Bürgeranregung gemäß § 24 GO NRW hier: Projektvorschlag: Bau einer kostenlosen, öffentlich zugänglichen stehenden Welle in der Ruhr (Bochum-Dahlhausen)
20251516 · Beschlussvorlage der Verwaltung · 23.01.2026 · Referat für Sport und Bewegung
▶ KI-Zusammenfassung
Rechtliche und technische Hindernisse
Der Bau neuer Querbauwerke in der Ruhr ist aufgrund des Verschlechterungsverbots der EU-Wasserrahmenrichtlinie grundsätzlich nicht erlaubt. Eine stehende Welle wäre demnach nur durch einen Umbau des bestehenden Wehrs möglich, das jedoch verschiedenen Zuständigkeitsbereichen unterliegt - der Bezirksregierung Arnsberg, der Bezirksregierung Düsseldorf, Gelsenwasser und der Stadt.
Das Wehr dient vorrangig der Trinkwassergewinnung und dem Hochwasserschutz. 2026 wird zusätzlich ein Fischaufstieg errichtet. In Niedrigwasserzeiten im Sommer könnte mit dem verbleibenden Abflusswasser voraussichtlich nur eine vier Meter breite Welle betrieben werden - kleiner als vergleichbare Anlagen.
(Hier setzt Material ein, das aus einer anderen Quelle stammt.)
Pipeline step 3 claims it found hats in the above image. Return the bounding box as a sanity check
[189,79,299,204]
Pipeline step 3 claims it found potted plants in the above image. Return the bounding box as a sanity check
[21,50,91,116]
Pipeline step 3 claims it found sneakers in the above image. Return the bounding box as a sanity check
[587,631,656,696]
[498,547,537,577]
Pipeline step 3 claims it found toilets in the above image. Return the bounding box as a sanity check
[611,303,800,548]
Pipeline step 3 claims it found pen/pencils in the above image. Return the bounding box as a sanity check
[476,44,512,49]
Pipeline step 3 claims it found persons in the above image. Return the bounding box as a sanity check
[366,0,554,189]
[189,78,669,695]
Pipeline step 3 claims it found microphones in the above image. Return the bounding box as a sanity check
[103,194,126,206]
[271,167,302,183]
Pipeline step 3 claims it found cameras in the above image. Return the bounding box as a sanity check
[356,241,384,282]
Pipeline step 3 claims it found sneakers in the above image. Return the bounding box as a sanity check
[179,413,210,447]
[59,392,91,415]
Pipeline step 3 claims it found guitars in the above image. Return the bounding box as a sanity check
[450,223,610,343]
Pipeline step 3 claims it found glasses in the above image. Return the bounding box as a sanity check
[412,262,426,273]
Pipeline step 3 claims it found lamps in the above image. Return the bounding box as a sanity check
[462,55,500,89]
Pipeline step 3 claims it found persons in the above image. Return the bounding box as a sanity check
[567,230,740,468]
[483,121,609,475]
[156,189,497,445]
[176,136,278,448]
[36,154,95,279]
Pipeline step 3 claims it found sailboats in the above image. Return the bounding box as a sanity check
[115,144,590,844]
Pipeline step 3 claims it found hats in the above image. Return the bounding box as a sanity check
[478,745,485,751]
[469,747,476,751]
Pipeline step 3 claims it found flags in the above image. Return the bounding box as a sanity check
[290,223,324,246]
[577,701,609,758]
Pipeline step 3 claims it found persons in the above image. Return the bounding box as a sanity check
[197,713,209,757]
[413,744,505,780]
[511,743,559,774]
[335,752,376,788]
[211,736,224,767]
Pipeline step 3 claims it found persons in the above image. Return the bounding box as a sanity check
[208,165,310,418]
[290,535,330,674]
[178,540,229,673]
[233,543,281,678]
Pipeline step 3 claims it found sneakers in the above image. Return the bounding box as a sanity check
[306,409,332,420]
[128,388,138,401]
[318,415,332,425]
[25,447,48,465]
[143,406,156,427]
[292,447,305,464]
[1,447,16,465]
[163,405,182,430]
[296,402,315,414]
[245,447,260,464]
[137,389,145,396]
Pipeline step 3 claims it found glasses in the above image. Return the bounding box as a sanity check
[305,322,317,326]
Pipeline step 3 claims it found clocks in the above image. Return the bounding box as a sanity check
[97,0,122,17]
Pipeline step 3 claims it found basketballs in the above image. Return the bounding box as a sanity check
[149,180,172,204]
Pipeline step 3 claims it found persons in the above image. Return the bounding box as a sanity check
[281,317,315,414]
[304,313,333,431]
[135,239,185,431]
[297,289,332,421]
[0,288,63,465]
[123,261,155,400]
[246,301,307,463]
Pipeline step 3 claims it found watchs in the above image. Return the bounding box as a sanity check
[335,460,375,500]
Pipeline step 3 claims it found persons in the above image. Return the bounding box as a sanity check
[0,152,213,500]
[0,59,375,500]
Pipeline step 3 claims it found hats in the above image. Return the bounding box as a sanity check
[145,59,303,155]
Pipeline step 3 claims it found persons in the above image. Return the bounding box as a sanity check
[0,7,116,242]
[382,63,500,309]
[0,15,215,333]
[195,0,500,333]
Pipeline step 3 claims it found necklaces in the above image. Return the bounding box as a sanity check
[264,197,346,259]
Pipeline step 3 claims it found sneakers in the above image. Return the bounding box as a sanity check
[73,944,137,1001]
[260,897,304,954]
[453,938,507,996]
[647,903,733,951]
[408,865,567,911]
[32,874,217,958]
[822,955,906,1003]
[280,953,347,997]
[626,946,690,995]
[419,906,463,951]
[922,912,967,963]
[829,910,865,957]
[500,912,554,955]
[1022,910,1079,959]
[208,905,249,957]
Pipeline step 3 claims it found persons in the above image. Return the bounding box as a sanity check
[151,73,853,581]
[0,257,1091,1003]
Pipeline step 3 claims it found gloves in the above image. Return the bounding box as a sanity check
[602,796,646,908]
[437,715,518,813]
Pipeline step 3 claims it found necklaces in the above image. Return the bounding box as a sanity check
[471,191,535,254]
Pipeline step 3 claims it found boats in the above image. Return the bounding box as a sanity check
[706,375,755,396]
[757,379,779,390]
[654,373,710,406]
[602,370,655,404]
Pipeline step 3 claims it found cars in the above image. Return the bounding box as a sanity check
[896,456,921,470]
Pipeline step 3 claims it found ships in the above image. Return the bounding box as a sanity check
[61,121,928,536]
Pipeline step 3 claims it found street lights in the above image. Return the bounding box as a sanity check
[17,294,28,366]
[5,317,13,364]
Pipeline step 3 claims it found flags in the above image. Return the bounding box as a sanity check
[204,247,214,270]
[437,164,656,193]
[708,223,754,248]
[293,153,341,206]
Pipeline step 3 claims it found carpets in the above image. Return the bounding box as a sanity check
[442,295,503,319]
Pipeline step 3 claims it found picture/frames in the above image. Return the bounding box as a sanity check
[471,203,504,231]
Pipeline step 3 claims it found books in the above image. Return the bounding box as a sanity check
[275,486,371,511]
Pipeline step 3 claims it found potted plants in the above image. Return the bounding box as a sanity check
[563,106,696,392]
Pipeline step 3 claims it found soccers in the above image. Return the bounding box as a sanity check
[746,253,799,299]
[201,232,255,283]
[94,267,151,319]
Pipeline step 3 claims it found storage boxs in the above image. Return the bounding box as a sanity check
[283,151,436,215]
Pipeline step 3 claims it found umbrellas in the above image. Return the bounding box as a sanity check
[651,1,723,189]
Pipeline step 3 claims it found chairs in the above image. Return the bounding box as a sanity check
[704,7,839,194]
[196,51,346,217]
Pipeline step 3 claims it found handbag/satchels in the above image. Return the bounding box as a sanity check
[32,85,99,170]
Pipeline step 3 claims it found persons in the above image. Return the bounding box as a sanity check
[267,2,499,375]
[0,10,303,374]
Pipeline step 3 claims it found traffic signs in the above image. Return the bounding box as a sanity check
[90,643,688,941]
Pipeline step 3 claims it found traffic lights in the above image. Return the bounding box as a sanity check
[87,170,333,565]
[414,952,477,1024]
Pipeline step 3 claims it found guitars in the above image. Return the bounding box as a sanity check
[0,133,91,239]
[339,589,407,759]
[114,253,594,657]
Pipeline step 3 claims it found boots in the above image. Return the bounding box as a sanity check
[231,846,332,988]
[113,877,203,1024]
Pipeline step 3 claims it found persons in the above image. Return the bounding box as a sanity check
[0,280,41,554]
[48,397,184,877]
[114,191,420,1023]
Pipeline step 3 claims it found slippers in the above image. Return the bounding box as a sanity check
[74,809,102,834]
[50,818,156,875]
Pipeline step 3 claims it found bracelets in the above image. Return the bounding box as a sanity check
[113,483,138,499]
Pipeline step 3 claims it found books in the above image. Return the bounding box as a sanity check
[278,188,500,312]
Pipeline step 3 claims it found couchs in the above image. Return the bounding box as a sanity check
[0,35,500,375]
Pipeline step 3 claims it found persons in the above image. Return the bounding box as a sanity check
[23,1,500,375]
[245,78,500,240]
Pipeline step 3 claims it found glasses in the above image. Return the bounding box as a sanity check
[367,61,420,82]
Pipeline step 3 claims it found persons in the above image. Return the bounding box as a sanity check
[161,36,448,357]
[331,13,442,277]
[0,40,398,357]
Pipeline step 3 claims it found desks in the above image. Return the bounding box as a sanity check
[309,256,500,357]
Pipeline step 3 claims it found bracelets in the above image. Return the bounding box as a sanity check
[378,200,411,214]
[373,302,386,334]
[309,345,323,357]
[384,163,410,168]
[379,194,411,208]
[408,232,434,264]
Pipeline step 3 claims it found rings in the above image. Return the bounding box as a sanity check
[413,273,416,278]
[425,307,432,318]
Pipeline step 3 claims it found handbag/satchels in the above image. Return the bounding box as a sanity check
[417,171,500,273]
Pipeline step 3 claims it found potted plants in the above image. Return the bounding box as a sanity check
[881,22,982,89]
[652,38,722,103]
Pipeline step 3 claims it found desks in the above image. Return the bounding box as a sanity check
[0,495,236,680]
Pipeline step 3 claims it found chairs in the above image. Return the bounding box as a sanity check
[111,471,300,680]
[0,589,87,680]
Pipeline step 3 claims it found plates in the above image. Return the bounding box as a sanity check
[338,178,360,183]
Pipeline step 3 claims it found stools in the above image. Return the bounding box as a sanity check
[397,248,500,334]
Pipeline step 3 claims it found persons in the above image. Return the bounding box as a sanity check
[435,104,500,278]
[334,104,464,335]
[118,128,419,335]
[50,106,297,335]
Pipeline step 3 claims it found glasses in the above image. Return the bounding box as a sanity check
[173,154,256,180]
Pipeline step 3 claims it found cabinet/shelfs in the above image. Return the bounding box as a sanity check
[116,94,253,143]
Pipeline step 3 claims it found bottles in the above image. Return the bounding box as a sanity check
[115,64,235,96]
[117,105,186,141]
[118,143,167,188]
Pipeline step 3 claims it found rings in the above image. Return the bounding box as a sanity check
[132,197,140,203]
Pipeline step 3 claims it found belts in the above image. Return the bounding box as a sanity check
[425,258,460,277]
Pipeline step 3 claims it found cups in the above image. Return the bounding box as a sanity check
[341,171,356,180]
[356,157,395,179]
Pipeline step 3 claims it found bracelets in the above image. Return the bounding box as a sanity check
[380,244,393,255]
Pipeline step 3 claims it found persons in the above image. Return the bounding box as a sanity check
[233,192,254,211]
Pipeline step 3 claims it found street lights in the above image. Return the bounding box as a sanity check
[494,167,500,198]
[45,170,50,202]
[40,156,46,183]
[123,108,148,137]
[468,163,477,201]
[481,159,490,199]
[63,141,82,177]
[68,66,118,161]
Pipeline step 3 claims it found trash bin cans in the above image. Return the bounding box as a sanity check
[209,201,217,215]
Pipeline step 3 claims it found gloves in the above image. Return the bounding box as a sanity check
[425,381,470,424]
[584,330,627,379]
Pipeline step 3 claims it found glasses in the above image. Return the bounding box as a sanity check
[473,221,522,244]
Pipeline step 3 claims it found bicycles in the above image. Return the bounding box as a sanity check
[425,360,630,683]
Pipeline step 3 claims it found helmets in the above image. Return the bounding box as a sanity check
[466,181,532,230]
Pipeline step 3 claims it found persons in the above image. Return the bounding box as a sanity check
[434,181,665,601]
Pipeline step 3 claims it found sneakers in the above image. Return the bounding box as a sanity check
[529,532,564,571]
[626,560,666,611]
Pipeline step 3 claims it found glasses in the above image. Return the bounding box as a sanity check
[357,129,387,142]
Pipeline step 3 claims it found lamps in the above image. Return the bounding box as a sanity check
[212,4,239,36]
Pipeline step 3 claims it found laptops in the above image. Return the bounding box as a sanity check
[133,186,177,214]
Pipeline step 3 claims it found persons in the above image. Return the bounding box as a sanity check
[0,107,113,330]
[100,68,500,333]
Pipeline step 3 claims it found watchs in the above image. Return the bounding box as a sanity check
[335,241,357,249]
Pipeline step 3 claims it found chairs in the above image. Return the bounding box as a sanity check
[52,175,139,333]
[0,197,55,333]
Naturschutz als weitere Hürde
Das Vorhaben liegt im Landschaftsschutzgebiet "Ruhraue/Ruhrsteilhang/Chursbusch", wo die Errichtung baulicher Anlagen grundsätzlich verboten ist. Die Installation einer Surfwelle würde den Nutzungsdruck erhöhen und den angrenzenden geschützten Landschaftsbestandteil "Ruhrinsel südlich des Bahnhofs Dahlhausen" negativ beeinträchtigen.
Nutzerkonflikte und Sicherheitsbedenken
Nach der Bochumer Sicherheitsverordnung ist das Schwimmen in der Ruhr grundsätzlich verboten - nur an der nahegelegenen Badestelle ist Baden zu bestimmten Zeiten erlaubt. Für einen ganzjährigen Surfbetrieb müsste diese Regelung geändert werden, was Konflikte mit Badegästen, Anglern und Wassersportlern zur Folge haben könnte.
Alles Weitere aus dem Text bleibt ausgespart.